_Work to be completed_: Transcribe exactly the lines from the one containing "1800mm High Double" through the end of the data, both included. Leave out pictures.

_Provided data_:
___
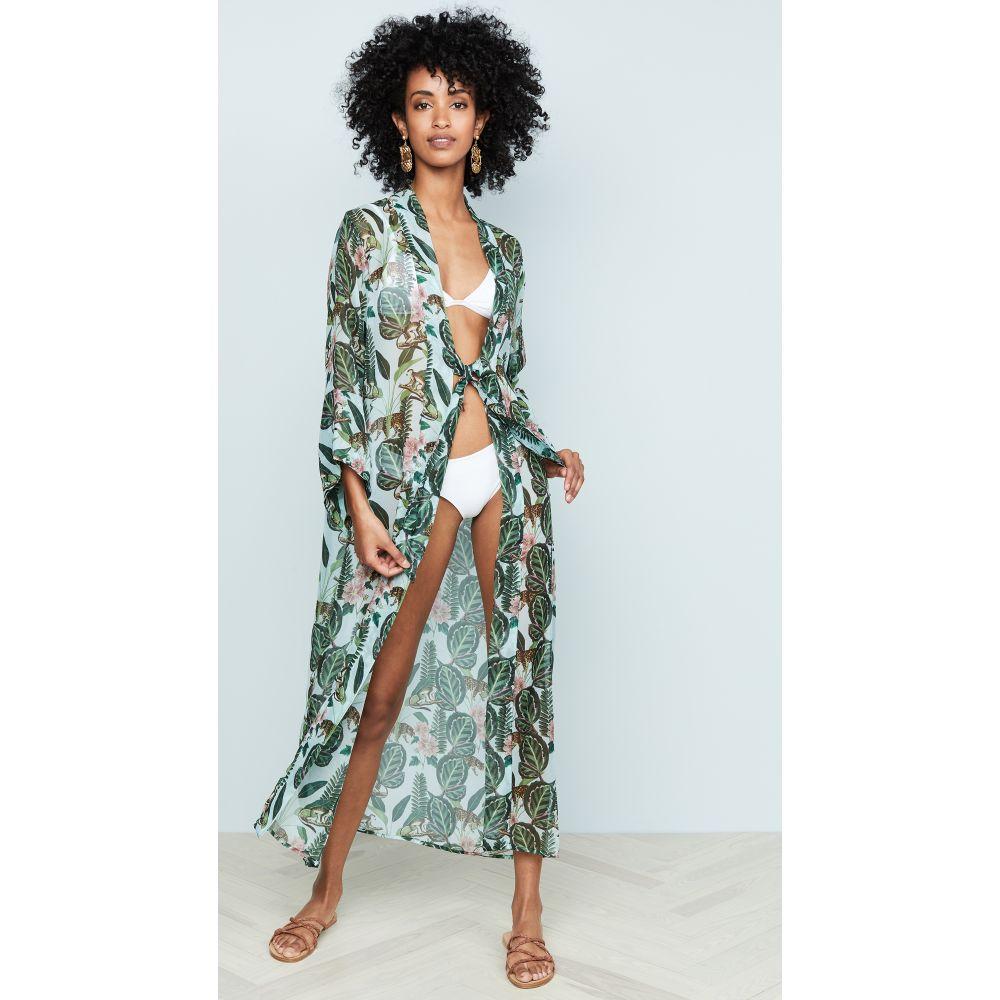 ビンディア Bindya レディース ビーチウェア 水着・ビーチウェア【Marbella Kimono】Tropics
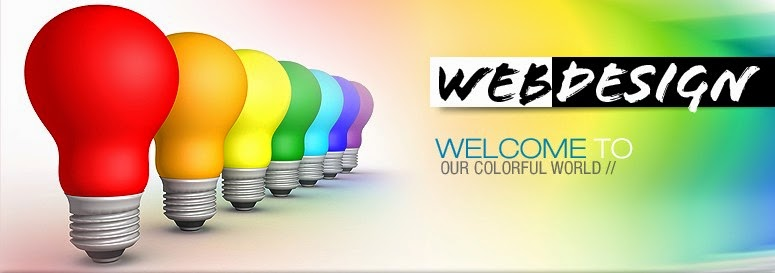 Hire a Web Designer India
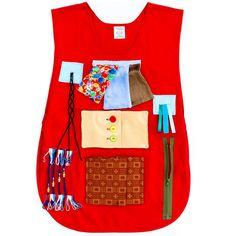 Picture of Activity Apron
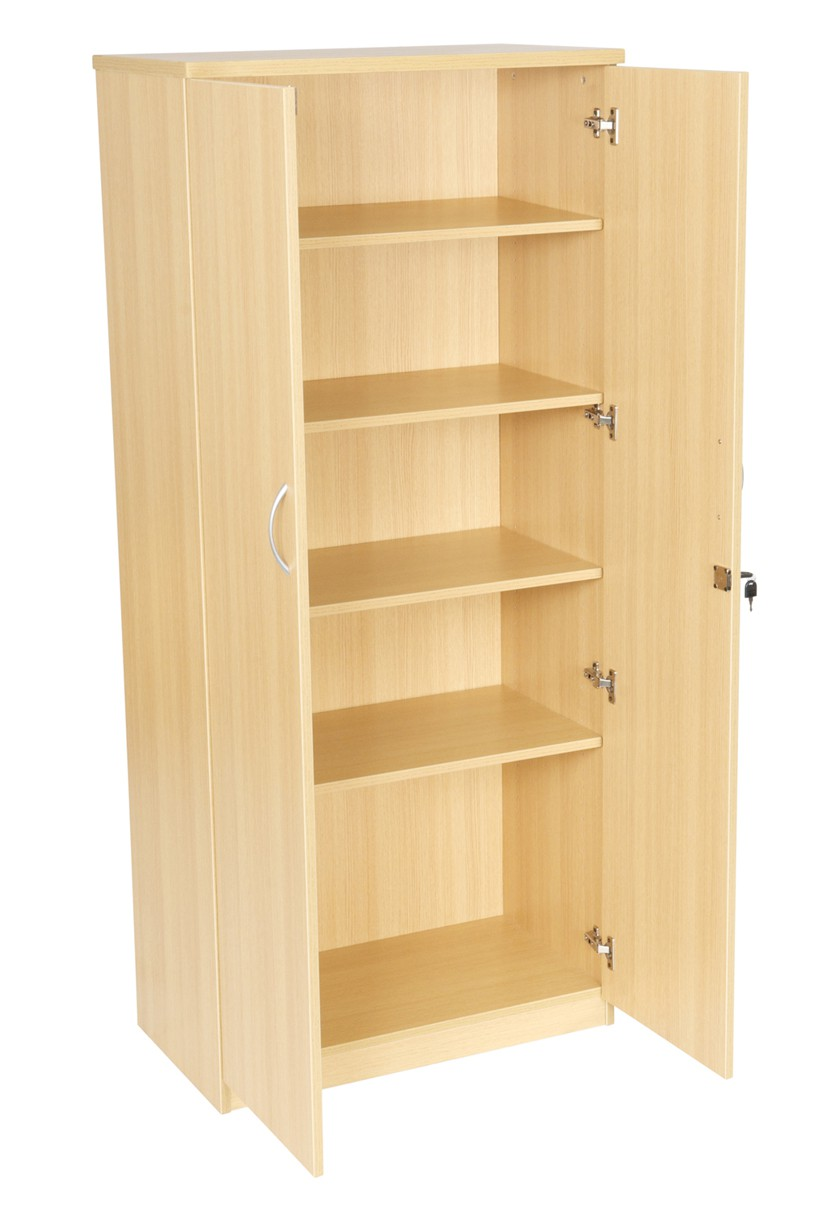 1800mm High Double Door Cupboard with 4 Shleves Light Oak (WxDxH) 800x450x1800mm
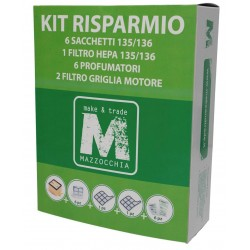 KIT Risparmio modello VK135/6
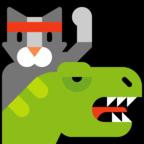 JTMdinosaur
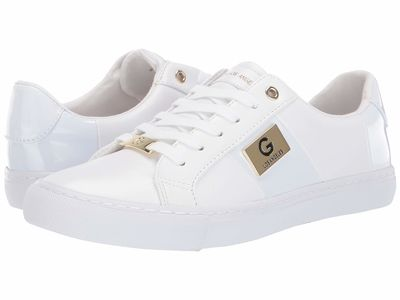 G By Guess - G By Guess Women White Oatsen Lifestyle Sneakers
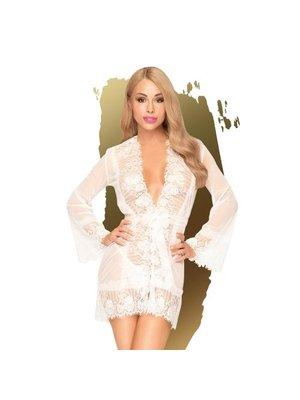 Penthouse Penthouse Lingerie - Hypnotic Power Kimono mit Tanga - Weiß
___
_Exercise answer_:
 1800mm High Double Door Cupboard with 4 Shleves Light Oak (WxDxH) 800x450x1800mm
 KIT Risparmio modello VK135/6
 JTMdinosaur
 G By Guess - G By Guess Women White Oatsen Lifestyle Sneakers
 Penthouse Penthouse Lingerie - Hypnotic Power Kimono mit Tanga - Weiß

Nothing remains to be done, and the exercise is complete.